Environment Magazine

Mountain Beavers Are Real

Posted on the 25 July 2014 by Earth First! Newswire @efjournal

by Wiley Cypress / Earth First! Journal

Aplodontia rufa aka the Mountain Beaver. Artwork by Kat Eng.

Aplodontia rufa aka the Mountain Beaver. Artwork by Kat Eng.

Mountain beavers (Latin: Aplodontia rufa; also known as boomers, ground bear, or sewellel) are not actually beavers and they don’t really live on mountain tops. As the only surviving species in their family, Aplodontia rufa is a “living fossil” among rodents. Because of a strange inability to retain water, aplodontia are physiologically restricted to the temperate rainforests of Cascadia. They are solitary rodents who only hang out with each other to mate. They eat their own poop, have slightly opposable thumbs, and host the largest known species of flea.

Though city slickers and out-of-towners might question the existence of such a magical animal, Cascadian foresters and forest defenders alike are all too familiar with the mountain beavers’ many scattered burrows—snares for the unsuspecting ankle. These logger boot-sized burrows are often marked by a curious pile of foliage, as most mountain beavers spread their food out to dry at the mouth of their holes before eating.

Aplodontia: ancient, reserved, humble. Yet every discreet boomer hovel is an underground resistance cell. For every GMO beet crop destroyed in the dead of night, for every log truck tank sugared by a Southern Oregon punk, there are thousands upon thousands of mountain beavers gnawing away at the profits of big timber every day. Mountain beavers cost the Northwest timber industry at least 30 million dollars annually.

In an undisturbed forest, mountain beavers eat ferns and other little green things in the understory, as well as the occasional sapling. In a young tree plantation, however, their normal food source is sprayed with herbicides to remove any other plant that might compete with the monoculture doug fir crop. Rather than starve, the resilient aplodontia will lay waste to a tree farm, thwarting the neat rows of industry. Tree planting, while important to restoration work, is also what keeps the timber industry running despite having already logged ninety-five percent of old growth forests in the Pacific Northwest. Doug fir saplings are future product, and timber landowners can’t afford to lose the majority of their product to a rodent.

State and corporate repression of the boomer has been open and vicious. Forestry departments and private timber holders throughout Cascadia spend millions of dollars every year trapping and poisoning mountain beavers to protect their bottom line. On a public hike last year in the Elliott State Forest, Oregon Department of Forestry representative Norma Klein bragged about their “management” of the local mountain beaver population, which involves hiring prisoners from the Shutter Creek Correctional Institute to set and clean traps in fresh clearcuts.

Norma deflected questions about how many mountain beavers die for industry every year in the Elliott (“A lot. But it’s a very, very small percentage of their total population…”), but conservation groups estimate the number to be 3,000. In an ancient forest, aplodontia are a “keystone species”—an animal that plays a critical role in maintaining its ecosystem—because their prolific burrow systems are used by so many other animals. But in a fresh clearcut they are considered vermin.
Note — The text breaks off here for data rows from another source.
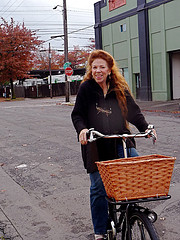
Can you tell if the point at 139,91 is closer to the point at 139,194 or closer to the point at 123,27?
the point at 123,27

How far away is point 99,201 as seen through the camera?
3373 mm

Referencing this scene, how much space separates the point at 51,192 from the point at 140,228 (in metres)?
3.13

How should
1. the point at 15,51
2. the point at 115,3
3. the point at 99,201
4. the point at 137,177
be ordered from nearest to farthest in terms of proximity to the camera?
the point at 137,177
the point at 99,201
the point at 115,3
the point at 15,51

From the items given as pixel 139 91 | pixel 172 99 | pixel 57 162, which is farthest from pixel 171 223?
pixel 139 91

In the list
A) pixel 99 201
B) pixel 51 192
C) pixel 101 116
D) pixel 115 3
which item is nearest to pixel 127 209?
pixel 99 201

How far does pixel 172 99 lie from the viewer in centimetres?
2536

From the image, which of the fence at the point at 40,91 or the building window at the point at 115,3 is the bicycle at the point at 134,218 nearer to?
the building window at the point at 115,3

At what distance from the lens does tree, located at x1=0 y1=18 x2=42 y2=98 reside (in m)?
47.1

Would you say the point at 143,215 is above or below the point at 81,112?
below

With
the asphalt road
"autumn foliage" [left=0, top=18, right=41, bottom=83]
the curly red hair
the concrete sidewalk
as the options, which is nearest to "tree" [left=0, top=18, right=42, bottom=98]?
"autumn foliage" [left=0, top=18, right=41, bottom=83]

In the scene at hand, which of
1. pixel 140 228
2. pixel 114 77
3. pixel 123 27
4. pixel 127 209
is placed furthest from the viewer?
pixel 123 27

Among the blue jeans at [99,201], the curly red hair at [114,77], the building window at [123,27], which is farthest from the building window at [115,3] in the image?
the blue jeans at [99,201]

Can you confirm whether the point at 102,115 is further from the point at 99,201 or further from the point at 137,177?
the point at 137,177

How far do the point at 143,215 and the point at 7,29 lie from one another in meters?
49.5
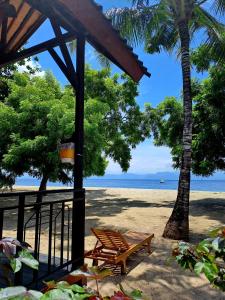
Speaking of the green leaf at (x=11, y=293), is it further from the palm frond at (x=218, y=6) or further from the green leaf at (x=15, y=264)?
the palm frond at (x=218, y=6)

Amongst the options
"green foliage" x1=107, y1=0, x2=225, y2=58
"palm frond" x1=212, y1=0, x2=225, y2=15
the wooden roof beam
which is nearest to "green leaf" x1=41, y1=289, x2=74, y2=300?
the wooden roof beam

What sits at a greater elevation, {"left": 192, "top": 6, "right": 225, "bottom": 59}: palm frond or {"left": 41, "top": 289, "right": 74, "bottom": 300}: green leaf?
{"left": 192, "top": 6, "right": 225, "bottom": 59}: palm frond

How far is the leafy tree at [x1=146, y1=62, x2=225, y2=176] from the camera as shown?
15.4 metres

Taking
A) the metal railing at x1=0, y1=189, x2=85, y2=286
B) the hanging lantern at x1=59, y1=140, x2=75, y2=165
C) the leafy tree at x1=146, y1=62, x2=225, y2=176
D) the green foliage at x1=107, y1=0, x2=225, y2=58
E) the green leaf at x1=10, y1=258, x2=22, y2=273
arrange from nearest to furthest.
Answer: the green leaf at x1=10, y1=258, x2=22, y2=273 < the metal railing at x1=0, y1=189, x2=85, y2=286 < the hanging lantern at x1=59, y1=140, x2=75, y2=165 < the green foliage at x1=107, y1=0, x2=225, y2=58 < the leafy tree at x1=146, y1=62, x2=225, y2=176

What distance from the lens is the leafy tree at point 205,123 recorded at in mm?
15367

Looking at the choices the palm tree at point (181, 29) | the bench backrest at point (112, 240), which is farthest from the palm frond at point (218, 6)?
the bench backrest at point (112, 240)

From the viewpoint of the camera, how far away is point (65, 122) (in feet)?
39.0

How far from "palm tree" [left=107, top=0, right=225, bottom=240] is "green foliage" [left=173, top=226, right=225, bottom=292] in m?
7.50

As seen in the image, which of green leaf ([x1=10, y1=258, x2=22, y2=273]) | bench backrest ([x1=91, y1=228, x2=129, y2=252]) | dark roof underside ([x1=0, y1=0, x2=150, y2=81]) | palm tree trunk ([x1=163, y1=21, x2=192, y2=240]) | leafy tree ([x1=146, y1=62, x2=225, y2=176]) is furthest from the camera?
leafy tree ([x1=146, y1=62, x2=225, y2=176])

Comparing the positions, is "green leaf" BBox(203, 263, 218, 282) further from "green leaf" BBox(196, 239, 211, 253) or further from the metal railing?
the metal railing

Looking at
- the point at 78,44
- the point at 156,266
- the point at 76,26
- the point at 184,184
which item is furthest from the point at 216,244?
the point at 184,184

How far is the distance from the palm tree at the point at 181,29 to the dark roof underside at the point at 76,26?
4954 millimetres

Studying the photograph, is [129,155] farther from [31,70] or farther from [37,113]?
[37,113]

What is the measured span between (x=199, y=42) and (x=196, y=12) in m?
1.17
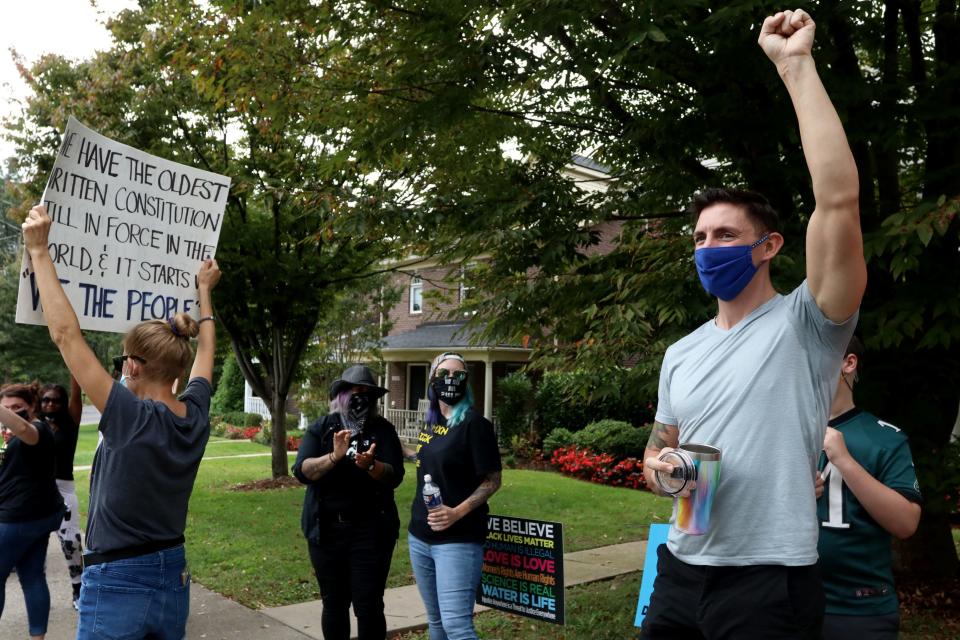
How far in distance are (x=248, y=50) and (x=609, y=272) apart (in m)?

Mountain beavers are not an endangered species, so they are generally left out of the media messaging of conservation organizations. The mountain beaver is not as rare or charismatic as the Northern Spotted Owl, and it will never provide solid grounds for an environmental lawsuit. Yet the fact that extreme logging practices in the Pacific Northwest have driven public agencies to exterminate a native, keystone species—and the fact that they rely on the prison industrial complex to do so—demonstrates the essentially corrupt, unethical and desperate nature of the timber industry.

So, here’s to Aplodontia rufa. May they live forever; may they always shelter other forest critters and terrorize tree plantations, until tree plantations are wilderness again. May they ever gnaw on the bones of industrial civilization.